In “The D Word”, her most recent essay on divorce, Ephron writes:

The most important thing about me, for quite a long chunk of my life, was that I was divorced. Even after I was no longer divorced but remarried, this was true. I have now been married to my third husband for more than twenty years. But when you’ve had children with someone you’re divorced from, divorce defines every¬thing; it’s the lurking fact, a slice of anger in the pie of your brain.

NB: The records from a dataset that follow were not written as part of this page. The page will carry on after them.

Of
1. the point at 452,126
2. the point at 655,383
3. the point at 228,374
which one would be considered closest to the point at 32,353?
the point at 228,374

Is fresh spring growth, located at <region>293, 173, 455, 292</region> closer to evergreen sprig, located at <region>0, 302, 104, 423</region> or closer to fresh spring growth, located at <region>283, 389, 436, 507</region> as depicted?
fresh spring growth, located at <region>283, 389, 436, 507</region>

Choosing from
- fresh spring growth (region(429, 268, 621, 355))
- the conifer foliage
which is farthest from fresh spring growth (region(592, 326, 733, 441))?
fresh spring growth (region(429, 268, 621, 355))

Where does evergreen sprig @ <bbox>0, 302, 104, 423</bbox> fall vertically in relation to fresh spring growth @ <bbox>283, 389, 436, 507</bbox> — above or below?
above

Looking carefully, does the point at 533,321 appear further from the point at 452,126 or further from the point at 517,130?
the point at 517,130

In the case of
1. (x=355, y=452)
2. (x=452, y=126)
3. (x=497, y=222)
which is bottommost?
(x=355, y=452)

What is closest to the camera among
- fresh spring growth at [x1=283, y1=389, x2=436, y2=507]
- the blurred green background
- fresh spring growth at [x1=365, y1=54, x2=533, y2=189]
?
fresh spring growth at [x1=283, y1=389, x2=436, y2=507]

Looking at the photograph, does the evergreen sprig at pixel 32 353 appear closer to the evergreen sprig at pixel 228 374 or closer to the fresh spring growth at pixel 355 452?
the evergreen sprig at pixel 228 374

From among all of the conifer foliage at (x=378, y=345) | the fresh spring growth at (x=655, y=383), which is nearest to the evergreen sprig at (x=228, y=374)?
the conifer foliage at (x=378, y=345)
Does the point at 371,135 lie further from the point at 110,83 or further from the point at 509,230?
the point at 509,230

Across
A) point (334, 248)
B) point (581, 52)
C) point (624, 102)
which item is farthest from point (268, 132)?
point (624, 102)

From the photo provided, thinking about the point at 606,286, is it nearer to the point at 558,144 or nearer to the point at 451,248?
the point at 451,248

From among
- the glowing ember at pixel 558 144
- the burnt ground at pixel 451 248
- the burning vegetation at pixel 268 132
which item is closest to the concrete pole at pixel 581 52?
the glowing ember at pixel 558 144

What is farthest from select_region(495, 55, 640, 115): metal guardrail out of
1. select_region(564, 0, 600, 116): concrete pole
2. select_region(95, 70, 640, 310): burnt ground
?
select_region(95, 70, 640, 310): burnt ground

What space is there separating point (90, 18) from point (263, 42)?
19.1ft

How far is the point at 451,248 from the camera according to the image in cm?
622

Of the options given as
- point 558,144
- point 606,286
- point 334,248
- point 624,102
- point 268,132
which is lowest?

But as a writer, the fact that Ephron became subsumed with grief and heartache was a very good thing. It drove her to the pen (or keyboard) and spawned a variety of works that catapulted a prolific writing career and eventual prominence in Hollywood.

In the New York Times Book Review, author Alex Kuczynski wryly wondered:

“Does Carl Bernstein lie awake at night wondering how the hell his ex-wife of so many years ago turned his marital indiscretion into a multimedia juggernaut spanning the decades?”

Perhaps; but what did he expect? It was quite simply the Jewish thing to do.

Ephron is a case in point for the Jewish imperative of turning pain into possibility (Nevermind that in her book, which focuses on aging, she writes that one of things she’ll miss when she dies is bacon; and what she won’t miss: “Bar Mitzvahs”). Ephron was raised in a Jewish home in Beverly Hills in which the family religion, as she describes it, was “get over it.” Which coheres with Judaism more than Ephron probably realizes; Jews aren’t allowed to wallow. Even mourning has its limits: 7 days of utter despair (no chairs, no grooming, no sex) followed by a month of mourning (no shaving, no music) and then a year in which life isn’t fully lived (no theater, no concerts, no parties).

Even while wandering through the desert, after a dramatic exodus from the horrors of slavery, God had little tolerance for a mob of complaining Jews. Moses had to intervene to catch them a break.

There is a time for everything, says Ecclesiastes, which includes a time for “getting over it.”

Ephron did just that by telling stories.

Jewish suffering, of course, is legendary. And like the consequences of Ephron’s divorce, it doesn’t end. Even as Israel faces myriad existential threats, suffering persists: Just last week, 8,000 acres of the Carmel Forest went up in flames, and many people died.

The rabbis teach that the point of suffering is not to proclaim the magnitude of your victimhood, but to respond to the suffering of others. Pain should lead to compassion – and purpose.

In one of her writings on Hanukkah, which Jews are currently celebrating, Rabbi Sharon Brous introduces a question asked by the ancient rabbi, Rava: ‘Did you engage in the mitzvah to be fruitful and multiply?’ This is usually interpreted to mean the mitzvah of having children, because, let’s face it, no Jew thinks the world has enough Jews. But Rabbi Brous suggested something different. Making a mark on the world can be something well beyond expanding the gene pool.

“It doesn’t have to be the mark of a revolution, or even a social movement,” Brous wrote. “It could be a book. An idea. A piece of art. A song. A truly enduring love.”

Ephron responded to the pain in her life and the failure of her marriage with incredible chutzpah; who else could write a charming book smearing the man who brought down Nixon? And among other things in her long, brilliant career, she recently became the founder of the new divorce section on the Huffington Post, where she blogs regularly.

Hollywood, as a whole, operates much the same way. It is an industry founded in the wake of Jewish suffering, by Jews reluctant to embrace their Judaism, but who nonetheless had within them the will to dream. To imagine the world as it could be. Hollywood is no social movement. Whether it has, or even could, change the world is uncertain. Even irrelevant. What Hollywood does do is respond to the realness of life with audacious vision, with the daring to cull from the real—and imagine the ideal.

After all, in the darkness of a movie theater, anything is possible.